[[ Document segment, beginning ]]

In addition to negotiating the defaults that the Guarantor is ultimately responsible for when negotiating the guaranty, the Guarantor can further attempt to limit the guaranty by having the lender agree to a maximum amount the Guarantor will be responsible for in the event of a covered default or a release of the guaranty if certain conditions are met such as completion of construction, a certain debt service ratio being met by the SPE borrower for a stated period of time or an appraisal of the real property security establishing a stabilized value of the collateral at or above an agreed amount.
In addition to the contract damages referenced above, in certain instances the Guarantor may be exposed to tort damages for “bad acts”. This would include such things as waste, fraud and diversion of income or assets of the SPE borrower that the lender has a security interest in. The significance of tort damages is twofold. First, in addition to its actual damage claims the lender may seek a punitive damage award over and above the lender’s actual damages to punish the Guarantor for the bad acts. Secondly, if an intentional tort judgment is entered against the Guarantor in civil court this judgment may not be dischargeable in bankruptcy court.

[[ Document segment, end ]]
[[ Recorded information, beginning ]]

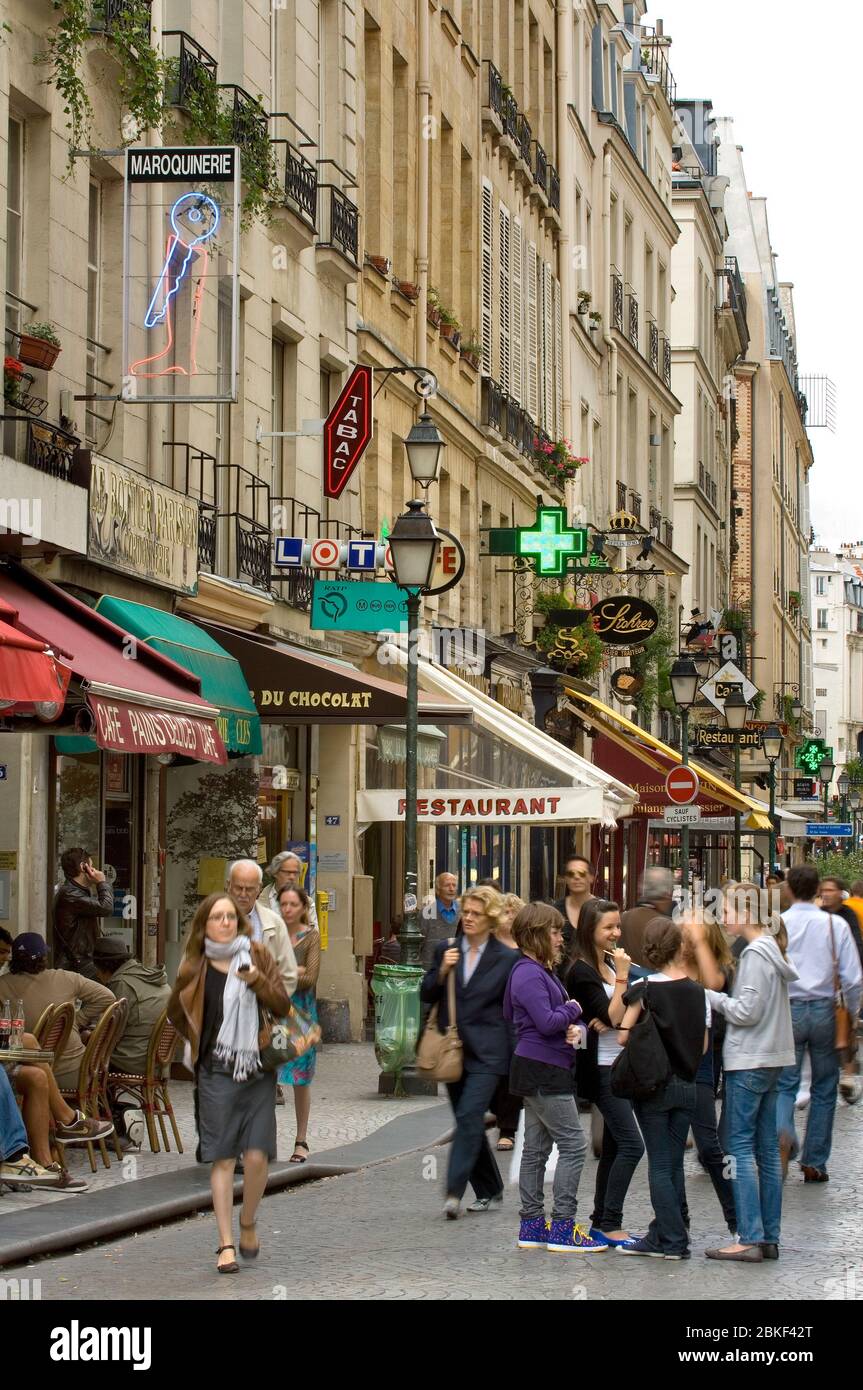 People on the street,shops, cafes and signs, Rue Montorgueil, Paris , France Stock Photo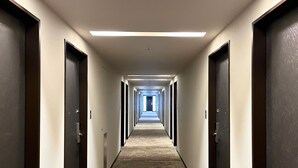A long, narrow hotel corridor with doors on both sides, a wooden floor, and overhead lighting. - Hotel Gracery Tokyo Tamachi (Tokyo)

[[ Recorded information, end ]]

What you will do:
1) Write out the part of the loan guaranty text that runs from "In addition to negotiating" down to "an agreed amount.", word for word.
2) Pick up the loan guaranty text where it stops and keep it going.

Answers to this exercise:
1)
In addition to negotiating the defaults that the Guarantor is ultimately responsible for when negotiating the guaranty, the Guarantor can further attempt to limit the guaranty by having the lender agree to a maximum amount the Guarantor will be responsible for in the event of a covered default or a release of the guaranty if certain conditions are met such as completion of construction, a certain debt service ratio being met by the SPE borrower for a stated period of time or an appraisal of the real property security establishing a stabilized value of the collateral at or above an agreed amount.

2)
Too often borrower and its counsel ignore the guaranty when negotiating the loan documents and assume that the terms of the draft guaranty presented by the lender and its counsel are standard and non-negotiable. In fact, the guaranty is an essential part of the loan documentation and its terms should be negotiated wherever possible. In fact, efforts to limit the guaranty should start at the time the loan commitment is being negotiated in conjunction with the negotiation of the other loan terms. Once the loan closes, the managers and guarantors need to understand the nature of the defaults the guarantors are personally responsible for and avoid these defaults wherever possible. Diversion of property income or other loan collateral is particularly risky and opens the Guarantor up to significant potential exposure as well as the ire of the lender. It behooves the SPE borrower and Guarantor throughout the term of the Guaranty to maintain as good a relationship and as much credibility with the lender as possible. If a problem arises or is foreseen in the future, rather than attempt to hide this problem from the lender (which may in and of itself be a default under the loan documents) it may be beneficial for the Guarantor to approach the lender at the early stages of the problem and attempt a work out rather than risk the wrath of the lender when it later discovers the problem through other means.